As previously announced, Joseph Espeso, the Senior Vice President-Finance and Chief Financial Officer, had intended to retire from the Company on or about September 15, 2014. Mr. Espeso has informed the Company of his decision not to retire and he will continue to serve as Senior Vice President-Finance and Chief Financial Officer of the Company.

 

Pursuant to the terms of their respective Shareholder Agreements, Joseph Espeso, Michael C. Hedger, Stephen F. Ryan, Kevin M. Conlisk, Peter J. Siciliano, Gerald A. Smith, Michael H. Flynn, George R. Kabureck and Raymond M. Soto tendered their resignations as directors of the Company, subject to and effective upon the effective time of the Merger.

 

Item 8.01. Other Events.

 

On September 3, 2014, the Company and Teledyne issued a joint press release announcing the execution of the Merger Agreement, a copy of which is filed as Exhibit 99.1.

 

 
 

 

Cautionary Note Regarding Forward-Looking Statements

 

Statements in this document regarding the proposed transaction between Teledyne and the Company, the expected timetable for completing the transaction, benefits and synergies of the transaction, and any other statements about Teledyne or the Company’s managements’ future expectations, beliefs, goals, plans or prospects constitute forward looking statements within the meaning of the Private Securities Litigation Reform Act of 1995. Any statements that are not statements of historical fact (including statements containing the words “believes,” “plans,” “anticipates,” “expects,” “estimates” and similar expressions) should also be considered to be forward looking statements. These statements are subject to inherent uncertainties and risks that could cause actual results to differ materially from those anticipated at the date of this Current Report on Form 8−K. There are a number of important factors that could cause actual results or events to differ materially from those indicated by such forward looking statements, including the ability to consummate the transaction, the timing of consummating the proposed Merger, the risk that a condition to closing of the Merger may not be satisfied, the risk that a regulatory approval that may be required for the proposed Merger is not obtained or is obtained subject to conditions that are not anticipated and the other factors described in the Company’s Annual Report on Form 10-K for the year ended June 30, 2013 and the Company’s Quarterly Reports on Form 10-Q for the periods ending September 30, 2013, December 31, 2013 and March 31, 2014. Teledyne and the Company disclaim any intention or obligation to update any forward looking statements as a result of developments occurring after the date of this document. Investors are cautioned not to rely unduly on forward−looking statements when evaluating the information presented within.

### Task A
Output the part of the filing excerpt between "On September 3, 2014, the" and "as Exhibit 99.1.", inclusive.
### Task B
According to the filing excerpt, on what date did the Company and Teledyne issue a joint press release announcing the execution of the Merger Agreement?

### Given data
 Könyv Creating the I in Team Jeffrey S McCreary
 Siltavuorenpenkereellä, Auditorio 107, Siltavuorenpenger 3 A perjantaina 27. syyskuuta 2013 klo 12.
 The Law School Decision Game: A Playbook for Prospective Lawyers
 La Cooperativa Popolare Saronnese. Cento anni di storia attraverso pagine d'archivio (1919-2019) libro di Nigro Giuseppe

--

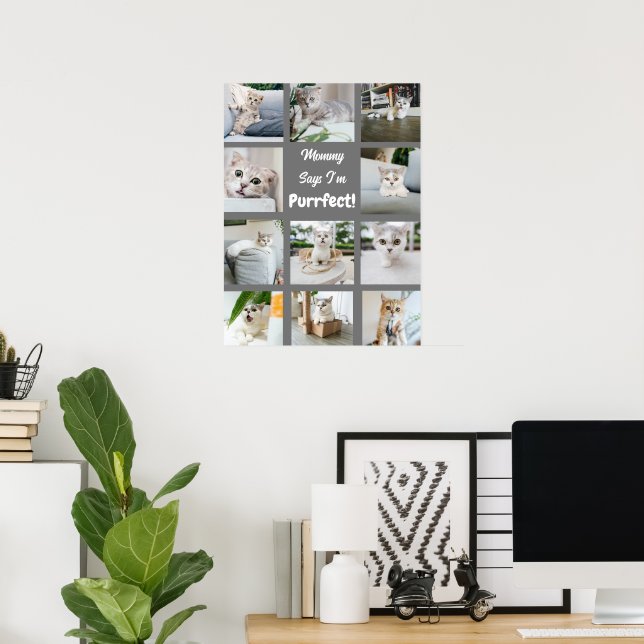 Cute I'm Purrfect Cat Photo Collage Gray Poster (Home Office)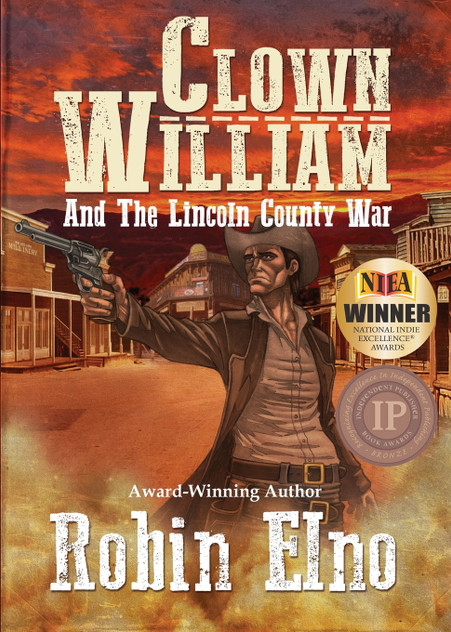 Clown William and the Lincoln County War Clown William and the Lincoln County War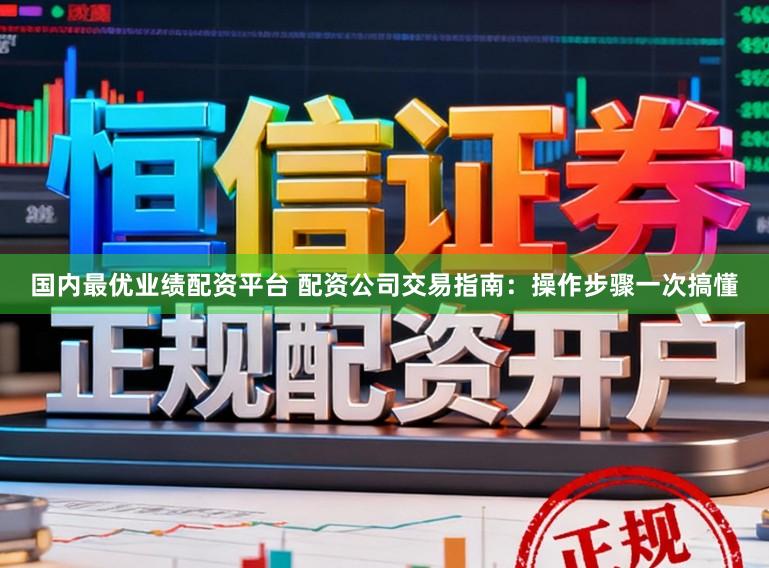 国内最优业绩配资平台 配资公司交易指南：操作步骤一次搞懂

### Final answer A
On September 3, 2014, the Company and Teledyne issued a joint press release announcing the execution of the Merger Agreement, a copy of which is filed as Exhibit 99.1.

### Final answer B
September 3, 2014